Greenpeace New Zealand executive director Russel Norman said he believed the situation was an example of “regulatory capture”, borne from a “web of complex relationships” between MPI and industry.
“What it means . . . is that, in order to prosecute fishing companies for legal breaches, the government regulator, MPI, has to rely on data collected and provided by a company owned by the fishing companies themselves, FishServe,” he said.
“This [warrants] investigation and we’ll be looking to refer this to the Auditor General for review.”
FishServe is a wholly-owned subsidiary of Seafood New Zealand, with powers transferred to it by MPI in a series of legislative orders.
It operates from the same Wellington office as Seafood New Zealand — sharing a receptionist — as well as other industry groups including Deepwater Group, Fisheries Inshore New Zealand and New Zealand Federation of Commercial Fishermen.
All of its four directors are involved in fishing. One, Tim Pankhurst, is also the chief executive of Seafood New Zealand.
Pankhurst did not respond to requests for comment. Seafood New Zealand’s communications manager instead responded to Herald inquiries, saying there was “no conflict of interest”.
She said while FishServe was a wholly-owned subsidiary of Seafood New Zealand, it was also an Approved Service Delivery Organisation in its own right, established under Government statute.
“This has been the case since 2001. It has its own dedicated chief executive and staff, who do not report directly to SNZ. It is funded through Owned by — and operates from the same Wellington office as — Seafood New Zealand. All of its four directors are involved in fishing. collection of fees from the industry.”
Primary Industries Minister Nathan Guy said there was no conflict of interest, because FishServe is “an administrative tool”, and has no regulatory function.
“It is like a mailbox for collecting data,” he said in a statement to the Herald.
“It has been publicly operating for over 20 years with no issue, and with a range of checks and balances on the data collected.”
However, Greenpeace pointed out that in the “transfer of powers” paper, FishServe not only appointed its own auditors but was enabled to make decisions about licences for Fish Receivers. It was also entitled to monitor overfishing and determine when a prohibition would come into effect.
Norman said it was another case of the “fox guarding the hen house”.
Scott Macindoe, from the recreational fishing group LegaSea, said it was not good enough to make the industry responsible for what he called a “broken and failing” inshore quota management system.
The FishServe revelations follow a rash of controversy in the fishing sector last year, including the ministry-commissioned Heron inquiry which found MPI had chosen not to prosecute local fishing captains who were caught on CCTV cameras dumping healthy-sized fish.
Heron looked at three separate investigations into dumping in 2003, 2012 and 2013, known as Operation Overdue, Operation Achilles and Operation Hippocamp.

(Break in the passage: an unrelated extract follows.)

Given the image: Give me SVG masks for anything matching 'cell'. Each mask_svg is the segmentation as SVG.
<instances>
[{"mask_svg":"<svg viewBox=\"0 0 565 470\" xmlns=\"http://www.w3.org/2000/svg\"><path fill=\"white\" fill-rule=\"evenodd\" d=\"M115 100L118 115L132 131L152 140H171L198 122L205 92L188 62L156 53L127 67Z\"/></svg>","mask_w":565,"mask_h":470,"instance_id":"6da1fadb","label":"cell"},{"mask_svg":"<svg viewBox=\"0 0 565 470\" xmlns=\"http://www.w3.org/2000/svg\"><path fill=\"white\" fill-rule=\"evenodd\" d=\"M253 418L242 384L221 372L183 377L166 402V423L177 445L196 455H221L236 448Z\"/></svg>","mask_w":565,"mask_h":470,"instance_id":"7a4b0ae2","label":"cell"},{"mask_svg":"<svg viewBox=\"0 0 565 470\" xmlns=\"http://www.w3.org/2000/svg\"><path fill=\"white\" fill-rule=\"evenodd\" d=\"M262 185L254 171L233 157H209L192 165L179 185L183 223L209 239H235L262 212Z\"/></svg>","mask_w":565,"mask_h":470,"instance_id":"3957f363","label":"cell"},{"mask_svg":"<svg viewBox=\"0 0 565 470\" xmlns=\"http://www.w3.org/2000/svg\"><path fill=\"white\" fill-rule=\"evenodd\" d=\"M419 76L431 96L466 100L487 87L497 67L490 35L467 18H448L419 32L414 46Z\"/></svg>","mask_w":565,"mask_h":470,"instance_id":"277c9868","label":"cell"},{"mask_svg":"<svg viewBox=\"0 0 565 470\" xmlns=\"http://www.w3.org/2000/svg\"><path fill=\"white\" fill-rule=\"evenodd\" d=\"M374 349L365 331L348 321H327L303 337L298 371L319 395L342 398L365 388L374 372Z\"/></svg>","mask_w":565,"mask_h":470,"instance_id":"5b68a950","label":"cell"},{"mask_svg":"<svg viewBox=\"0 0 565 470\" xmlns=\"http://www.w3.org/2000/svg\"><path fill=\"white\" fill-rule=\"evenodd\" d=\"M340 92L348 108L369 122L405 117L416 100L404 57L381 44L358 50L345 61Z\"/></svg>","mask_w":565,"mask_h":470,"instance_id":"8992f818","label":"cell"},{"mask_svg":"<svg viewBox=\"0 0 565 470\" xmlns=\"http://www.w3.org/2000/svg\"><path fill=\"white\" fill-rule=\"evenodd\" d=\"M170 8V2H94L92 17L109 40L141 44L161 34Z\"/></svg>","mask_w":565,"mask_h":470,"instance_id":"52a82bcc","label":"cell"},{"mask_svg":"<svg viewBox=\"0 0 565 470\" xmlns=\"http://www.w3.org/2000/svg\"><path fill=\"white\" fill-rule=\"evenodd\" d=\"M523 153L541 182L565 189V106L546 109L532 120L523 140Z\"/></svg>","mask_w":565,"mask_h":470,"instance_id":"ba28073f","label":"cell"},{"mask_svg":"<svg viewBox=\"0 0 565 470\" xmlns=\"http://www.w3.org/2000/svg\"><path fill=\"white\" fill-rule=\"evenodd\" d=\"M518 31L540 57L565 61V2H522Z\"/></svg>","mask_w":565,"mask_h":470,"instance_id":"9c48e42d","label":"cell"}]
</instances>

Operation Achilles, in November 2012, discovered that five out of six vessels operating off the eastern coast of the South Island had discarded quota fish — mostly gurnard and elephant fish. Between 20 per cent and 100 per cent of quota fish were being thrown out with every haul.
However, despite a recommendation by the investigator, MPI did not proceed with a prosecution and instead issued a warning to the boats’ skippers.
This decision, and the process leading up to it, was “flawed”, Heron’s report said.